Last week was the first time in ages that I’ve listened to a whole audiobook. My iphone is usually swamped with podcasts, and I like a wide variety of music. But I had lots of driving to do – Cornwall to Stockport is a loooooooong way – so some substantial listening seemed a good idea.
By happy coincidence, my local library had an audio version of Ben Aaronovitch’s Rivers of London, which was already on my to-read list. I also picked up Arthur C Clarke’s The City and the Stars, because if you’re going to listen to a random book it might as well be a classic.
From the start, this made for a different driving experience. My usual car habit is to listen to rock that was new when I was young – when your favourite bands have broken up, reformed and done a few reunion tours, you know you’re not ‘down with the kids’, but Superunknown is still an awesome album. But it’s hard to headbang to an audiobook, and they took more attention. Not so much that I was a hazard on the road, but to the point where driving soon achieved a trance-like quality, reflexes doing a lot of the work, the part of my brain that listens to the satnav barely even a conscious thought.
Listening rather than reading affected the pace at which I consumed the books. I think that, for the literary purist, this is an advantage of audio.
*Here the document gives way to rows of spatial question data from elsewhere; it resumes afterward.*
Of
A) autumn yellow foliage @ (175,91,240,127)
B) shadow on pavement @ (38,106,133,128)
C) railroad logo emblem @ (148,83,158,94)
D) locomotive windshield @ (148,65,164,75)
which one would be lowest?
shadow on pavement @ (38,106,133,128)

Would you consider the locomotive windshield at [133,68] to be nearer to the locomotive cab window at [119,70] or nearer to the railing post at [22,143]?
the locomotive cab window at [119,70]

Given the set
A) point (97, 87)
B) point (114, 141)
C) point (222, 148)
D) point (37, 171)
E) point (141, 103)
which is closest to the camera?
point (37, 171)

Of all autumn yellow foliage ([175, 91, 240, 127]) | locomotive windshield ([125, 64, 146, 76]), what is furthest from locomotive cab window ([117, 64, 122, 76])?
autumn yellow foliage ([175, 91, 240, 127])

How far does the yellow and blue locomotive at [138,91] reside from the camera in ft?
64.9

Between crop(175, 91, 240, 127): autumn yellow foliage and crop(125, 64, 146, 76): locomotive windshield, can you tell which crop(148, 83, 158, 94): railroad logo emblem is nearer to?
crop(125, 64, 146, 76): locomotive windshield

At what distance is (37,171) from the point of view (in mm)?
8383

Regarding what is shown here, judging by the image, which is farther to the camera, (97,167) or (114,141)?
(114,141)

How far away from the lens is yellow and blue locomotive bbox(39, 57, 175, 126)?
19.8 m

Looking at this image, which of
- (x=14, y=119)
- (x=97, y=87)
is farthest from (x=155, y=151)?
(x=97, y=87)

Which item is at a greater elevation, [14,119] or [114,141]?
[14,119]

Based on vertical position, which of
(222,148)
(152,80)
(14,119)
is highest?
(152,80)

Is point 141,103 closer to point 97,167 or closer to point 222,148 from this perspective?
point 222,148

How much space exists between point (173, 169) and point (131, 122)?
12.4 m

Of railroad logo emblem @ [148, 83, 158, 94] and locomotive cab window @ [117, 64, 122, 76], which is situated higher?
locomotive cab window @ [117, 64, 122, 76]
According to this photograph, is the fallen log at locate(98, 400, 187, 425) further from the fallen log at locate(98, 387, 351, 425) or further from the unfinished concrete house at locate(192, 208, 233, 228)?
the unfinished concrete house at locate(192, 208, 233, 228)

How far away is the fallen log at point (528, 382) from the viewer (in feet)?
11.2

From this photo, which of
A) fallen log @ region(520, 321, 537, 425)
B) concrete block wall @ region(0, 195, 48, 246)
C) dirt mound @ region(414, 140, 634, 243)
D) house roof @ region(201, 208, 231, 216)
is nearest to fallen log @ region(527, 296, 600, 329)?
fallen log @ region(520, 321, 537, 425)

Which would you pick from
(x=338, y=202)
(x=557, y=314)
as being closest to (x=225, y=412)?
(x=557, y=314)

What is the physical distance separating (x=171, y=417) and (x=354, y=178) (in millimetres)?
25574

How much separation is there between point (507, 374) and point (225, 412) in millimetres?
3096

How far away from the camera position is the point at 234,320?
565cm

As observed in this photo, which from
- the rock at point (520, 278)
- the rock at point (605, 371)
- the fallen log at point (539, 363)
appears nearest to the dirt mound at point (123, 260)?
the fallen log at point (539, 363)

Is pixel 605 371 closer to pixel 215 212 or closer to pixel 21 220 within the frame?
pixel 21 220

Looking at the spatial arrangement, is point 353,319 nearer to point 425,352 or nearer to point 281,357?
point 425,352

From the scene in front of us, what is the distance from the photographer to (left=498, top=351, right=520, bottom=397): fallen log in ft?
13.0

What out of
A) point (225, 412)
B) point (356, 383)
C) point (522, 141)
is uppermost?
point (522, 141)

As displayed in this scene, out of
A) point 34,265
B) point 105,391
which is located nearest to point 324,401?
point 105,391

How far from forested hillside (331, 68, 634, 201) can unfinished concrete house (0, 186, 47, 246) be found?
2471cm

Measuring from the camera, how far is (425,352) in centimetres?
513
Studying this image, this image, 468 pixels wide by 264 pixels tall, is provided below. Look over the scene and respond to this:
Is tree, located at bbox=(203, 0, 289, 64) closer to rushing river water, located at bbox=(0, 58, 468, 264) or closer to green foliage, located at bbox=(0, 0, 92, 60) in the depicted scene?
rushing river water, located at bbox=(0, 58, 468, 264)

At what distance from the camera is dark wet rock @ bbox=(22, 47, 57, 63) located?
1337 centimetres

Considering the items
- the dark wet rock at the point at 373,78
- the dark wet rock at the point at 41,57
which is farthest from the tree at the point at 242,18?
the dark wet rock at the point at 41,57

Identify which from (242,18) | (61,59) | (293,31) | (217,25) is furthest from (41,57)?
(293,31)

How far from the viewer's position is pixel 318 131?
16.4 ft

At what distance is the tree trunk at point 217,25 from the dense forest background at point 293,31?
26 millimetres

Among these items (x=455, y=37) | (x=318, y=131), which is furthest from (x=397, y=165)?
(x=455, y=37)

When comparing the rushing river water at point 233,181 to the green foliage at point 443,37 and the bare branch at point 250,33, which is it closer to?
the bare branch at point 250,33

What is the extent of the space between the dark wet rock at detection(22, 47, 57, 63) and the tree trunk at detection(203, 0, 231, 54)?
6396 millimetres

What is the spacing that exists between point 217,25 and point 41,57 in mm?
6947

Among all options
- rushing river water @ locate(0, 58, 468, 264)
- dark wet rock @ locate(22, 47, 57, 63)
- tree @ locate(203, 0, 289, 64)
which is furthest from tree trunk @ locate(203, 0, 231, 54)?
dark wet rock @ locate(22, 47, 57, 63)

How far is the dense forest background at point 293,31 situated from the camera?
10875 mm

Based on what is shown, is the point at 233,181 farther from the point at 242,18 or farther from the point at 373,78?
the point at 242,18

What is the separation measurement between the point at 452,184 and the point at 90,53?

Readers can’t skim over the bits that are slow or bore them. Every word is a beat in the ‘reading’ experience. It’s a slower experience, partly because of this but also because reading out loud takes longer than reading in your head.
One side effect I’d not considered before is the little pleasures you lose. You don’t get the feel of how many pages you have left, and counting down CDs and tracks isn’t quite the same. You don’t get the brief, anticipatory pause of turning the page.
In exchange you get to listen to a voice actor, a professional performer of words, and that’s interesting in itself. I imagine that good voice actors are often forgotten by their listeners, as their voices carry the texture of the story, heightening the author’s work rather than drawing attention to themselves. Certainly I had a lot of that while listening to Rivers of London, but when I remembered to pay attention I enjoyed the reader’s voice, his firm but friendly tone, the use of pauses and emphasis.
Rivers of London worked well as an audiobook. The narrator – I forgot to make a note of his name – fitted well with the tone of the book and its point of view character. A bit of a modern London accent, nothing over-done or drifting into comedy cockney. I was engaged and enlivened both by his voice and the story, and it kept me going for miles. This may explain why I enjoyed this book more than many of my friends – SiC’s comment yesterday seems pretty representative.
The City and the Stars was another matter entirely. It’s written in an old-fashioned, expository style. The voice was older and less lively. The whole tone of the experience was soporific. Struggling to stay alert, I gave up after half an hour and went back to growling along with Soundgarden.
It’s not that this was a bad book. I haven’t got far enough to judge that yet. But the experience of listening rather reading accentuated its flat emotional tone, and it turns out that, when trying to stay alert, that’s a bad thing.
I’m pretty much converted back to audiobooks. They’re a good way to consume books while doing other things. I’ll probably even finish The City and the Stars, as a bit of restful entertainment while I do chores in the evening. But it’s interesting to notice how the format changes the reading experience. It’s not necessarily better or worse, just… different.
What do the rest of you think? Do you listen to a lot of audiobooks? Have you found that some work and some don’t? Which ones do you particularly recommend?